# 1st ABT's with q-view



## natureman (Aug 2, 2009)

First go with the ECB Gourmet, smoked a pizza fattie (seperate post) and ABT's (this post) I was pretty impressed with how the ECB held the heat, held at about 275* for about 4 hours with one full chimmney of briquets, a full water pan, and three chunks of mesquite (i like the smoky flavor) smoked the fattie and the ABT's for about 2 hours at about 275*...q-view!

no ingredient spread, not enough time, clean hands and click the pix...
used cream cheese, mexican blend cheese (already shredded sargento type), cocktail weiners-nathan's brand (i can't find litl smokies anywhere on Long Island-what gives?), bacon and jalapenos

mixed cream cheese with some of the cheese and a bit of some southwest seasoning.
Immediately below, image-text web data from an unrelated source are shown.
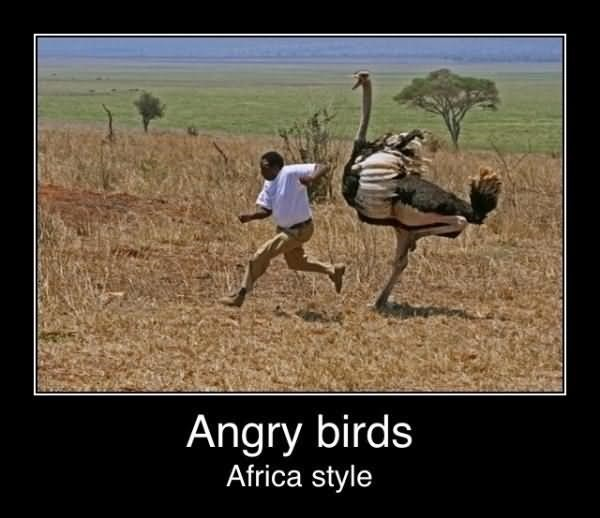 Angry birds africa style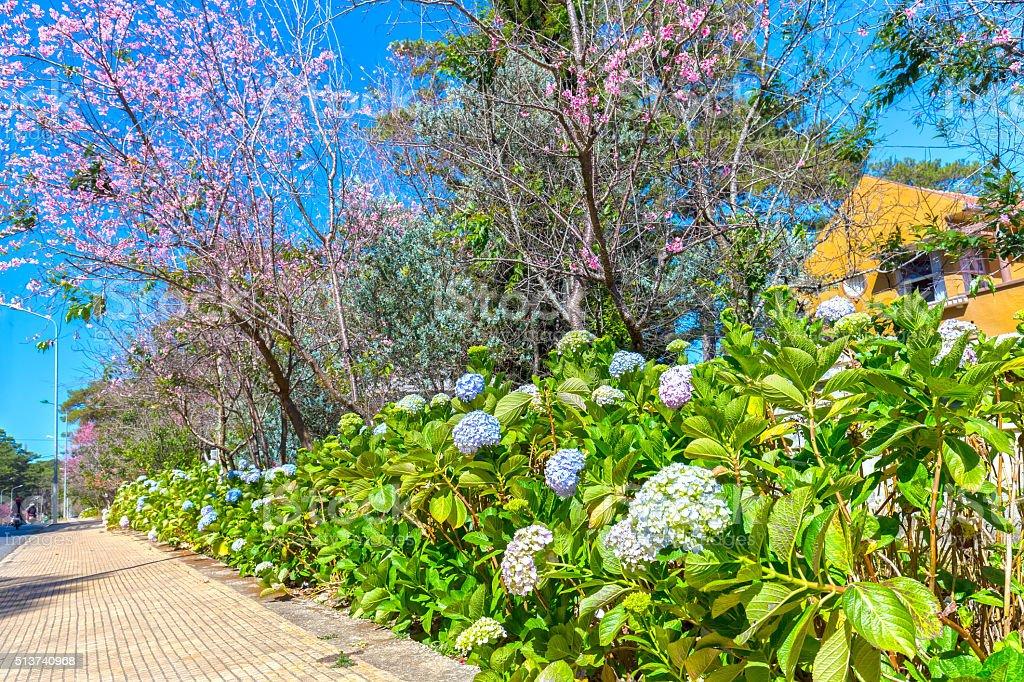 Spring flower road stock photo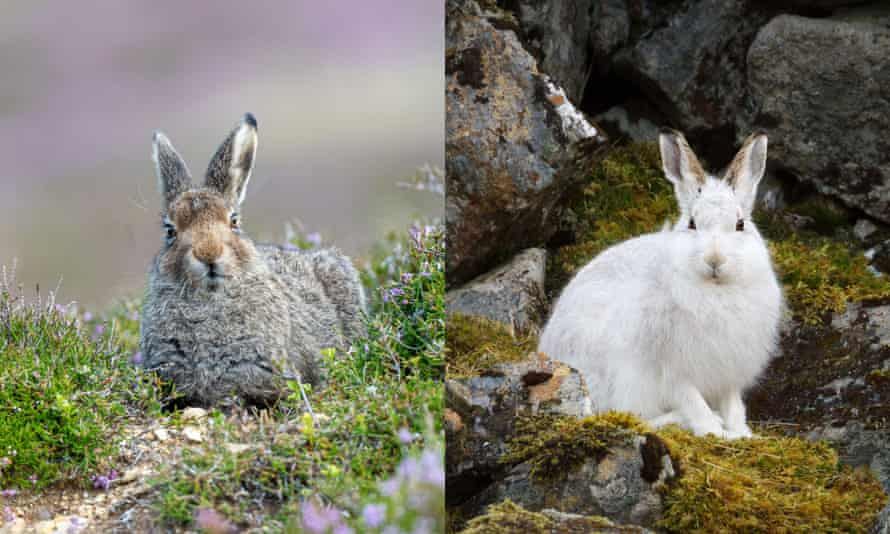 A hare in its mottled summer coat (left), and in its white winter coat (right)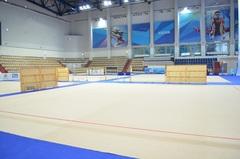 Соревновательный ковер для художественной гимнастики, размер 14х14м. толщина 10мм.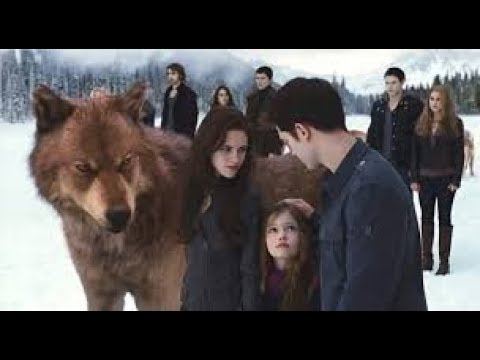 🔥Top 5 Wolf Fight Pack HD 🔥 |vempire And Wolf And Human Love Story | IHiQ TopMovieClips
Piped into the jalapenos (i did the canoe style) using a baggie with the corner snipped off, worked like a charm...

smoked and done! i used skewers through the bacon and the wiener to secure the ABT

done after 2 hours, no leftovers! they were super yummy!

Thanks to everyone here, made my first attempt a success!


----------



## chisoxjim (Aug 2, 2009)

those look awesome,  nice first go of it.


----------



## fire it up (Aug 2, 2009)

Wow!  They look great, congrats on such a success for your first go.
Bet the Nathan's were great inside of them.


----------



## beer-b-q (Aug 2, 2009)

They look great, got me wanting to make some now.  I guess tomorrow will have to do...


----------



## bigsteve (Aug 3, 2009)




----------



## shooterrick (Aug 3, 2009)

Looks great man.  Good Job!  Points to ya.


----------



## cajunsmoke13 (Aug 3, 2009)

Those ABT's look awesome.  Nice job


----------



## mballi3011 (Aug 3, 2009)

Looks good Natureman I like the skrewers nice idea.


----------



## irishteabear (Aug 4, 2009)

Nice! 
	

	
	
		
		



		
		
	


	





 Good job on your first abt's.


----------



## planeguy (Aug 4, 2009)

Looks good my friend. Where on Long Island are you?


----------



## natureman (Aug 4, 2009)

not to far from you! i'm in Islip Terrace...how is momma lombardi's market? been meaning to get there and  see what they got...

thanks for all the kudos!


----------